The Turing Test Becomes More Useful with Applied Morphological Analysis
RESEARCH NOTE
Many powerful analytical tools don’t require new information—they simply force you to look more carefully at what’s already there.
This is what Fritz Zwicky’s morphological analysis represents in a nutshell.
The term morphological analysis sounds complicated.
It’s not.
You’re simply taking whatever problem you want to understand and figuring out how it can be broken down into parameters and associated elements.
When you do this, what you’ll almost always find is that you’ve been studying one cell in a much larger matrix.
In today’s research note—which is shorter than a full post—I’m going to show you what I mean by looking at the Turing Test as just one part of a larger, lesser-recognized whole that morphological analysis can reveal.
Machine as Deceiver
Alan Turing introduced his famous test in 1950, asking whether a machine could hold a conversation indistinguishable from a human’s.
For seventy-five years, that framing has dominated how we think about AI.
But the test’s own parameters imply something larger about identity and deception, and we can use morphological analysis to expand on this to gain a different view of the entire field of study.
We can define the Turing Test as an exchange between two entities:
Deceiver
Deceived
In the Turing Test, these entities have the following characteristics:
Deceiver: Machine
Deceived: Human
And these yet it should be clear that we are not limited to this single configuration.
In fact, we can add another element to each of the parameters:
Deceiver: Machine, [[Human]]
Deceived: Human, [[Machine]]
When reformulated in this way, it becomes clear that the Turing Test only represents one of four possible configurations of the solution space.
Now let’s fully map this out:
Machine tricking human into thinking it’s human (the classic Turing Test)

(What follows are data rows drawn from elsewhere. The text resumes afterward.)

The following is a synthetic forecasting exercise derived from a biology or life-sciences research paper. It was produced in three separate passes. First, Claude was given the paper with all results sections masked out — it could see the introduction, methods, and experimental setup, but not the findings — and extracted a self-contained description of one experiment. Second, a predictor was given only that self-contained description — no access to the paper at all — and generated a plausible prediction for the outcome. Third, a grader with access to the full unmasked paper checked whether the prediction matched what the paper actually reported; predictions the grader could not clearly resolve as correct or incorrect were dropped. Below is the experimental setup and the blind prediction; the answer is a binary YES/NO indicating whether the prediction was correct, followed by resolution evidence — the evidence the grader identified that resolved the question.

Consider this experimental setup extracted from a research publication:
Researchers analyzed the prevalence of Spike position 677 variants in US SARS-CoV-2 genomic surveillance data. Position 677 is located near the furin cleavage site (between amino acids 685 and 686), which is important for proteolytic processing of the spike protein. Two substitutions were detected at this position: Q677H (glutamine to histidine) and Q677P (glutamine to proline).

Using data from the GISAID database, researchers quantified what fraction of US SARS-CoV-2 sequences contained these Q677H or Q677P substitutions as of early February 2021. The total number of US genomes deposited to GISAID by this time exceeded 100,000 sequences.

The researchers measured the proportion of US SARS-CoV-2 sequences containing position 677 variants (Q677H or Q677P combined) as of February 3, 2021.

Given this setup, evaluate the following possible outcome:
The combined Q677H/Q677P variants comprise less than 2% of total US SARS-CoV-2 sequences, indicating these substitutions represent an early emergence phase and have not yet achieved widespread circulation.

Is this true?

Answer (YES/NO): NO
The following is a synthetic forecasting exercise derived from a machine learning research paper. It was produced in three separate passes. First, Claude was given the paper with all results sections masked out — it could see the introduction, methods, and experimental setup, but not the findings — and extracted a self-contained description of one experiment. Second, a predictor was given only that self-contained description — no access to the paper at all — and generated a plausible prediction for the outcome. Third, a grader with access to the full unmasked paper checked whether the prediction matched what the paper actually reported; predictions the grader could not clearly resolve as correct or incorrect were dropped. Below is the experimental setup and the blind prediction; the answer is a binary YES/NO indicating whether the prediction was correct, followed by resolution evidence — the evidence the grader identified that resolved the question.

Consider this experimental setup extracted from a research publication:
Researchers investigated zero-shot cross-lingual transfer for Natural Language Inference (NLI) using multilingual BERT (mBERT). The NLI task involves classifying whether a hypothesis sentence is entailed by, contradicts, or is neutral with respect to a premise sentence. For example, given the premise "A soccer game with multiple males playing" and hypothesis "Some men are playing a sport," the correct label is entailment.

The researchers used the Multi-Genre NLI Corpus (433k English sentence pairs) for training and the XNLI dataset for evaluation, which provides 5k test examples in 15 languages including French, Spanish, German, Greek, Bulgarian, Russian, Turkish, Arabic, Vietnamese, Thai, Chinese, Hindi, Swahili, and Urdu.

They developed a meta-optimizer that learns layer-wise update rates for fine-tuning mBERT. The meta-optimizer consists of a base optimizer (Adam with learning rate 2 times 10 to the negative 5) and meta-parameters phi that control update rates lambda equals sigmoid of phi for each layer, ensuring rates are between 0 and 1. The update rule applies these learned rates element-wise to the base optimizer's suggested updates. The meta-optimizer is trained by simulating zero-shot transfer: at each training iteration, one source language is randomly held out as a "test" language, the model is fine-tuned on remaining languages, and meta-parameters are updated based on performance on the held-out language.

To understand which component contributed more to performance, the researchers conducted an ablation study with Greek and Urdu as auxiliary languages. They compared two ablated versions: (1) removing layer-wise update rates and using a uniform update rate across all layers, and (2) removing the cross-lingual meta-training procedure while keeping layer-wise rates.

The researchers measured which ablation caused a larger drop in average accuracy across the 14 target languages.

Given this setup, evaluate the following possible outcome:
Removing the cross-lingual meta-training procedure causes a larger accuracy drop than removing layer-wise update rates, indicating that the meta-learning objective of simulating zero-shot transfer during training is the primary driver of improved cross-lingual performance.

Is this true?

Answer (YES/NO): NO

Machine tricking machine into thinking it’s human
Human tricking human into thinking it’s a machine
Human tricking machine into thinking it’s a machine
Four relationships—three of them representing territory we’ve suddenly entered almost entirely without a framework, certainly nothing so catchy or well-researched as “the Turing Test.”
That’s not a criticism of Turing.
It’s an illustration of how morphological analysis helps illuminate a more holistic view by modeling all possible relationships within a given space.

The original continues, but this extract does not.